### EXERCISE PROMPT
Pictures aside, reproduce exactly and only the lines below, starting at the one containing "Sony Expands Gaming" and ending at the last line.

### INPUT
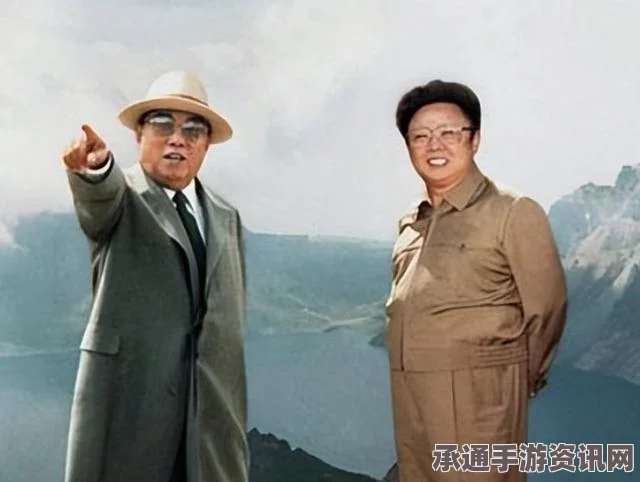 朝鲜国葬背后的历史意义与技巧方法解读，一代元老李乙雪凋零殆尽之路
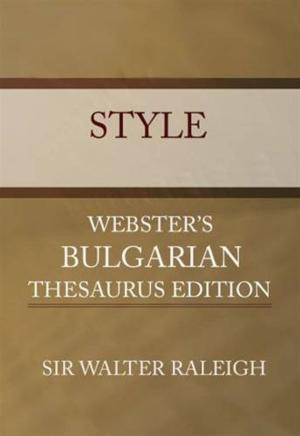 Cover of the book Style by Various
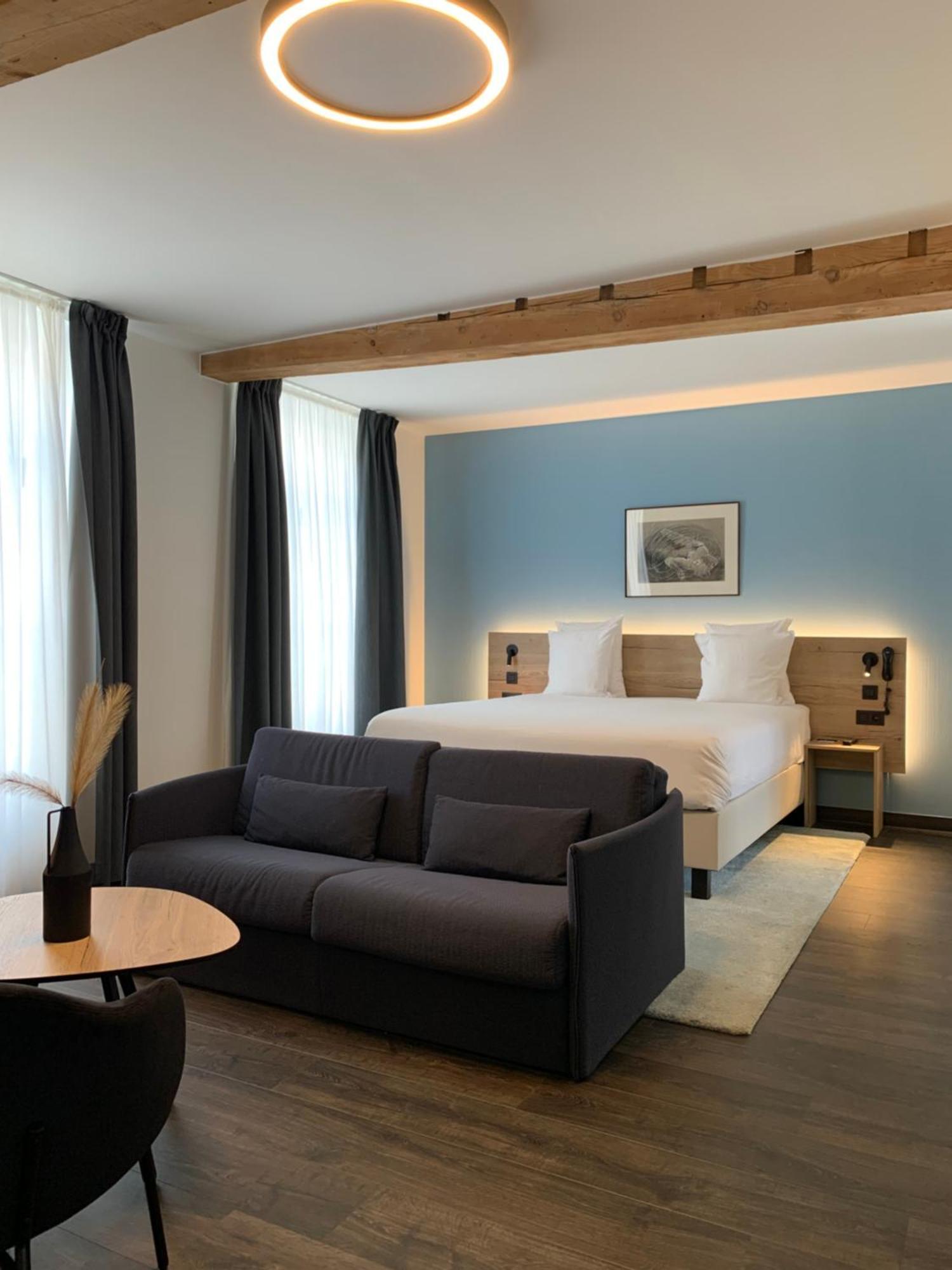 Hotel Harmony 4*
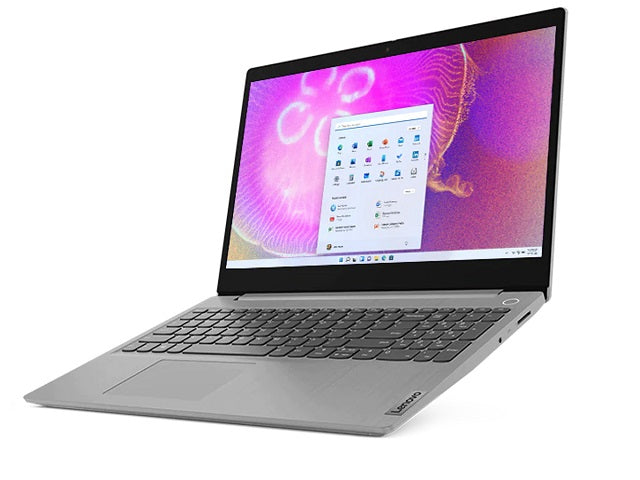 Lenovo - Ordenador portátil - 15.6" - 1920 x 1080 - Intel Core i5 12450H / 4.4 GHz - DDR5 SDRAM - 16 GB - 512 GB SSD - NVIDIA GeForce RTX 4050 - Windows 11 Home - Español - 1 año de garantía-2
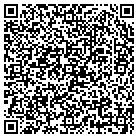 QR code with Hands On Connection Massage contacts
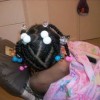 Black toddler hairstyles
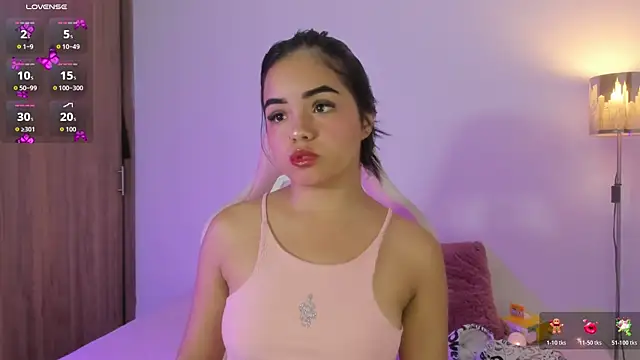 Valeri 13 online show from December 23, 10:35 am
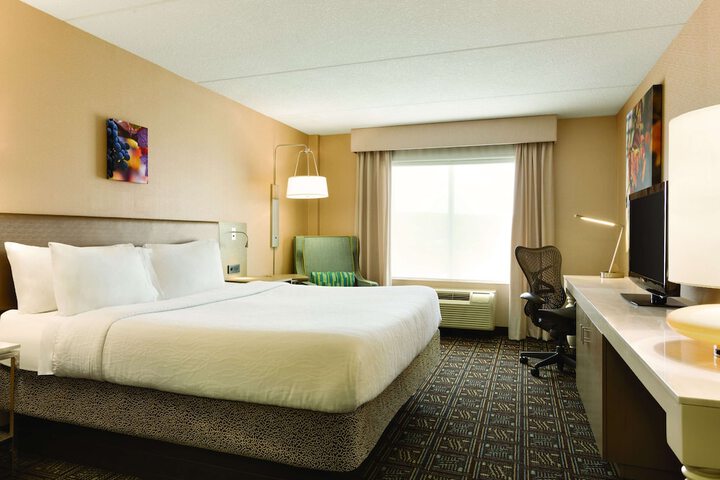 Hilton Garden Inn Niagara-on-the-Lake
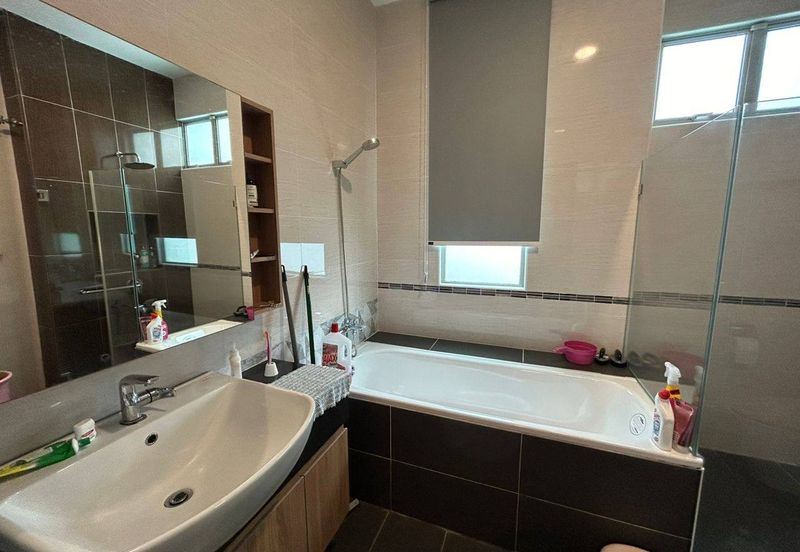 Viscosa @ Kempas Utama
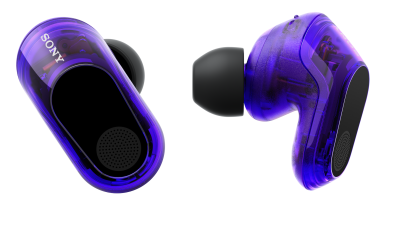 Sony Expands Gaming Gear Range with INZONE H6 Air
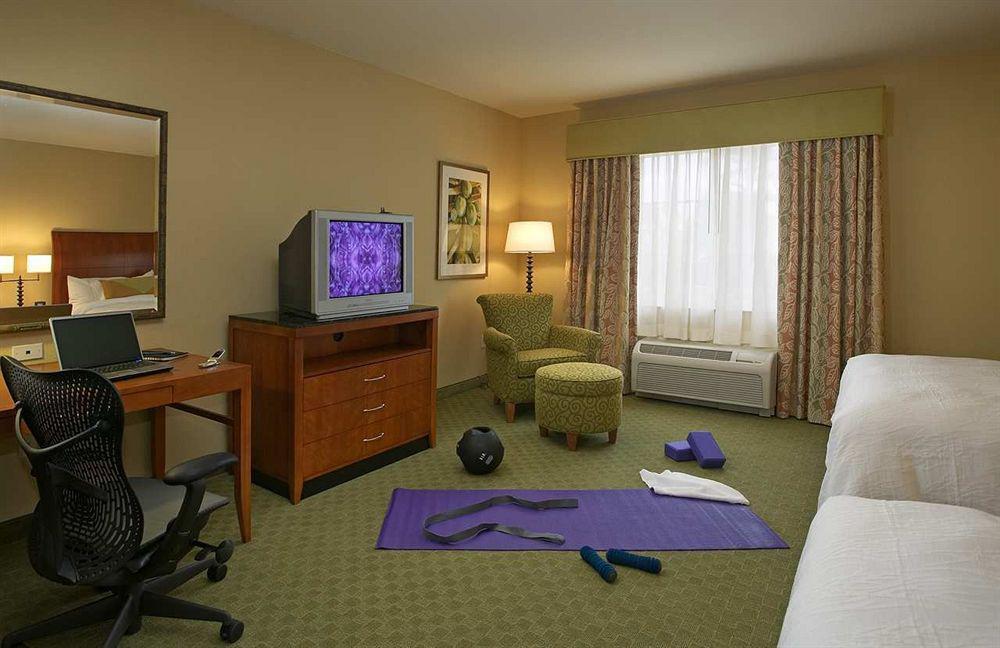 Hilton Garden Inn At Pga Village/Port St. Lucie Pokoj fotografie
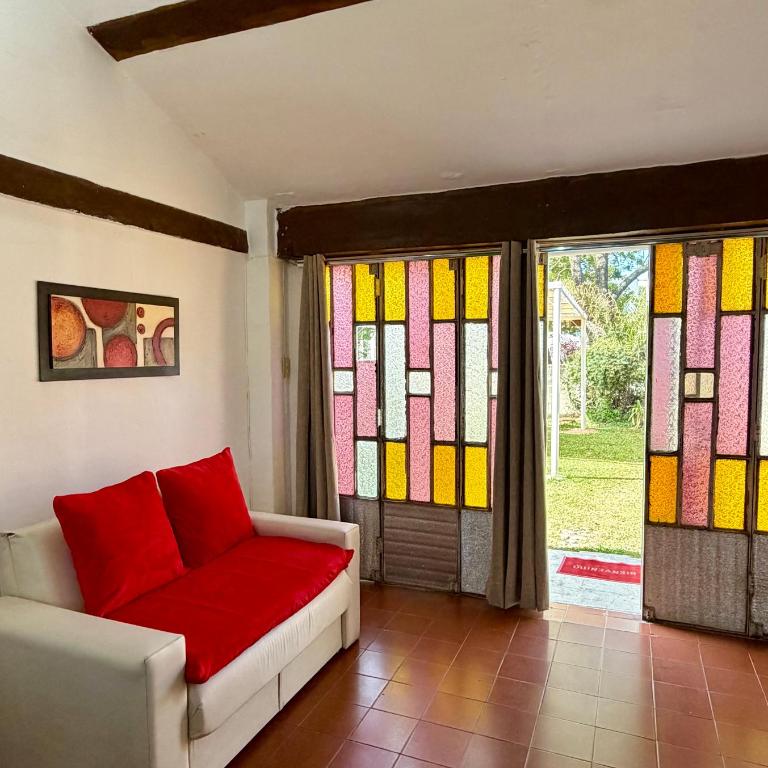 El Rincón Bucólico - Apartamento de 1 dormitorio - 10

### ANSWER
 Sony Expands Gaming Gear Range with INZONE H6 Air
 Hilton Garden Inn At Pga Village/Port St. Lucie Pokoj fotografie
 El Rincón Bucólico - Apartamento de 1 dormitorio - 10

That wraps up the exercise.